Miércoles 20.03.2019

Un año para seguir así (de mal)

Me despierto al año nuevo con el dolor de cabeza de las campanadas retransmitidas por la misma señorita, célebre apenas por sus desvestidos. Y con el dolor de alma de comprobar que 2019 comienza como se fue 2018: los mismos rostros políticos, los mismos Presupuestos no renovados –igual que algunos ministros del Gobierno, que no hay manera de renovarlos–, el mismo presidente del Tribunal Constitucional y del Supremo –ya venció su mandato ‘oficial’ hace cuatro semanas, y nada–. Con el mismo tono imposible en el mensaje de Torra, idéntica respuesta vaga de La Moncloa, parecidas exigencias de dureza desde la oposición. Y, ‘deja vu’ en Nochebuena, bastante gente pasando la Nochevieja en los alrededores de Lledoners, clamando contra una prisión preventiva que yo mismo, que de ‘indepe’ tengo poco –ni siquiera soy catalán*–, considero que se va prolongando demasiado.

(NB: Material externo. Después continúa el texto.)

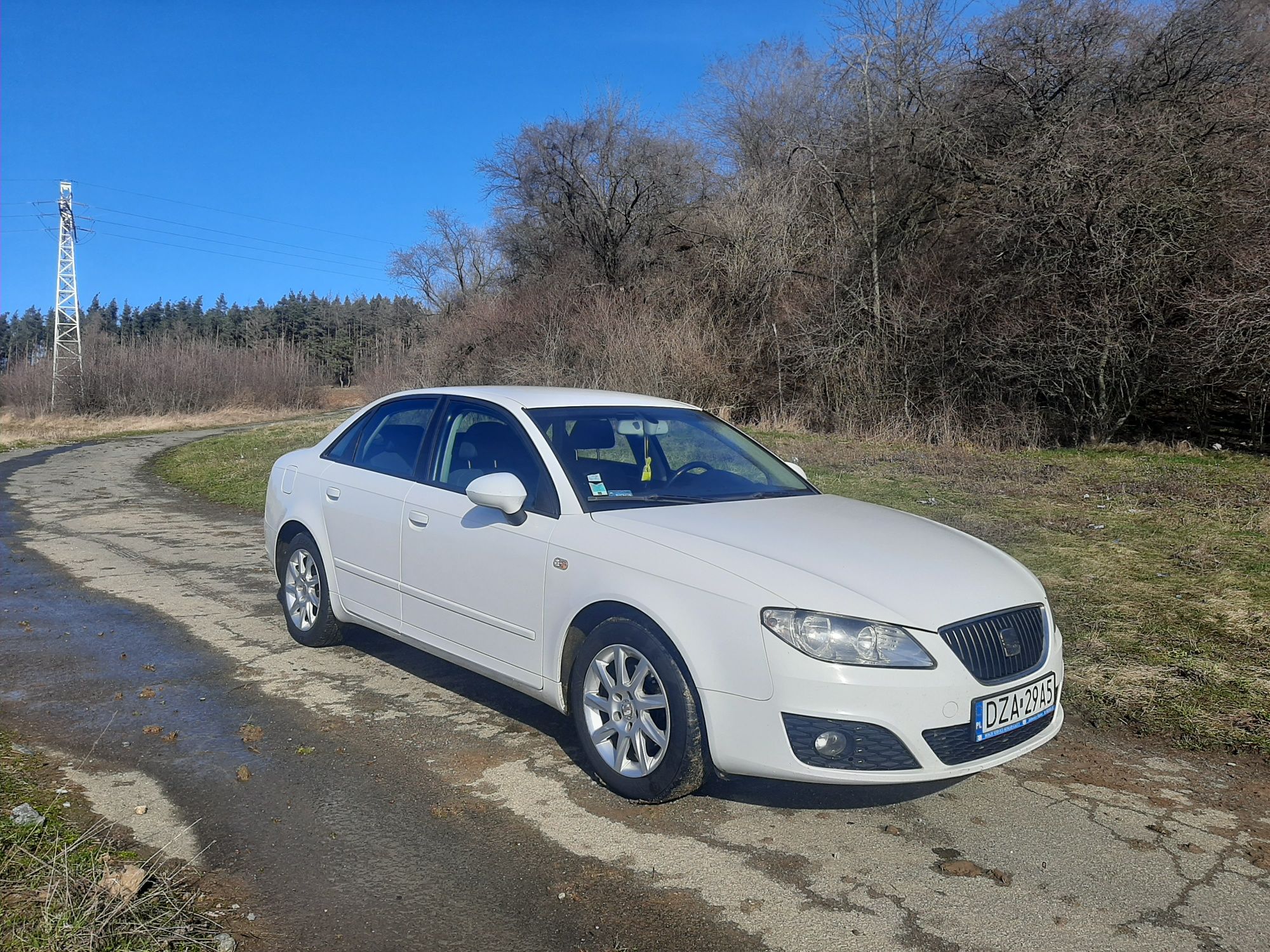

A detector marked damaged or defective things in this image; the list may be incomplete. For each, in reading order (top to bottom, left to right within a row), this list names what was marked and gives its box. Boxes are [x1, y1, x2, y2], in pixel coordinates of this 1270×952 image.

cracked asphalt [2, 432, 1270, 952]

No escuché, en los últimos mensajes del año, ni uno de tinte verdaderamente regeneracionista, algo que infundiese un mínimo optimismo para los doce meses que se nos echan encima hasta volver a tomar las uvas y ver, inevitable, a la misma señorita desvestida dar las campanadas. Ni una idea para el Cambio procedente de la izquierda, de la derecha o de la extrema derecha, de los constitucionalistas o de los secesionistas. Nada: muy parecidas palabras a las que nos encontramos cuando transitábamos de 2017 a 2018.

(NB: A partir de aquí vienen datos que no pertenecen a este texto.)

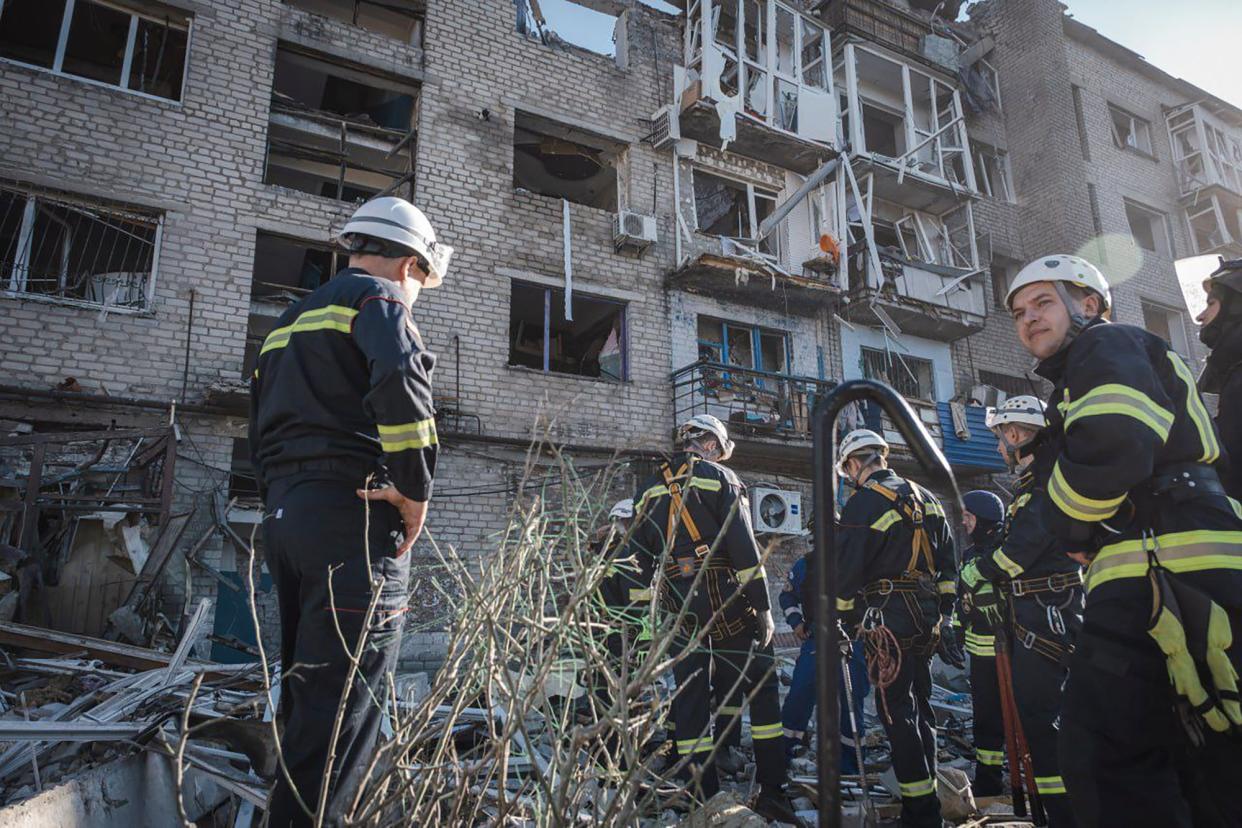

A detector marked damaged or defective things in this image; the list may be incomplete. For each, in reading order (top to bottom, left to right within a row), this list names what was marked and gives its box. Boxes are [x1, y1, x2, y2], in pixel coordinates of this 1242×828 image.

broken window [0, 0, 188, 101]
shattered wall opening [0, 0, 190, 100]
shattered wall opening [285, 0, 427, 45]
broken window [285, 0, 427, 46]
broken window [514, 0, 616, 58]
shattered wall opening [0, 181, 162, 310]
broken window [0, 182, 162, 310]
shattered wall opening [264, 45, 414, 202]
broken window [264, 48, 414, 203]
broken window [511, 111, 618, 211]
shattered wall opening [511, 111, 618, 211]
broken window [695, 168, 779, 255]
broken window [973, 140, 1013, 202]
broken window [1117, 104, 1152, 156]
broken window [1127, 198, 1172, 256]
broken window [506, 280, 625, 379]
shattered wall opening [506, 280, 625, 379]
broken window [695, 315, 789, 374]
broken window [864, 347, 933, 402]
broken window [1137, 302, 1187, 357]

Tenemos, en suma, doce meses por delante para prolongar la crisis política que viene de ya ni recuerdo cuándo, pero que se agravó con las elecciones del 20 de diciembre de 2015, que establecieron un difícil (des)equilibrio, un cierto desgobierno, una carrera de ambiciones hacia el poder, una atonía del Parlamento y una sensación de caos en sectores de la Justicia. Brillante. Doce meses para seguir olvidando a Montesquieu, para insistir en la vieja pelea electorera –ahí es nada, ese ‘superdomingo’ de mayo que tenemos por delante*–, y para seguir desprestigiándonos por ahí fuera, cosa a la que sin duda van a ayudar los comentarios de los ‘indepes’ a los medios foráneos que aterrizarán en Madrid ávidos de titulares ante el ‘juicio del siglo’.
No entiendo a qué espera Sánchez para reunirse con Casado y con Rivera –porque con Pablo Iglesias sí que se reúne, incluso para proponer ambos desde La Moncloa unos Presupuestos que no saldrán– y hacer un anuncio conjunto en el que, por el bien de la nación -aunque sea para mal de ciertos partidos--, se fije una fecha para la disolución de las Cámaras legislativas y las consiguientes elecciones anticipadas. Es urgente que los partidos constitucionalistas envíen un mensaje de unidad al descaro efectista, como siempre lo es el victimismo, de ese Quim Torra protagónico que puede llegar a ser el personaje más destructivo para los intereses de los españoles, catalanes –todos los catalanes– incluidos, por supuesto.
Ya sé que esto que digo suena a utopía angelical de puro buenista o de mero despistado: no hay más que recordar la última rueda de prensa de Pedro Sánchez o los discursos de los líderes de la oposición, pidiendo mano dura con los catalanes, porque eso les da votos en el resto de España, un resto que involuciona a marchas forzadas mientras Cataluña, por su lado, se enroca.
Pues hala, no desaprovechemos la oportunidad: sigamos así, satisfechos de lo obtenido hasta ahora. Que inventen y hagan cambios ellos, sean ‘ellos’ quienes sean. Otros. A mí, la verdad, puedo asegurar a quien esto lea -aprovecho para desearle a usted un año feliz, pese a todo_que el panorama que veo ante nosotros para 2019 no acaba de gustarme. Ni un pelo.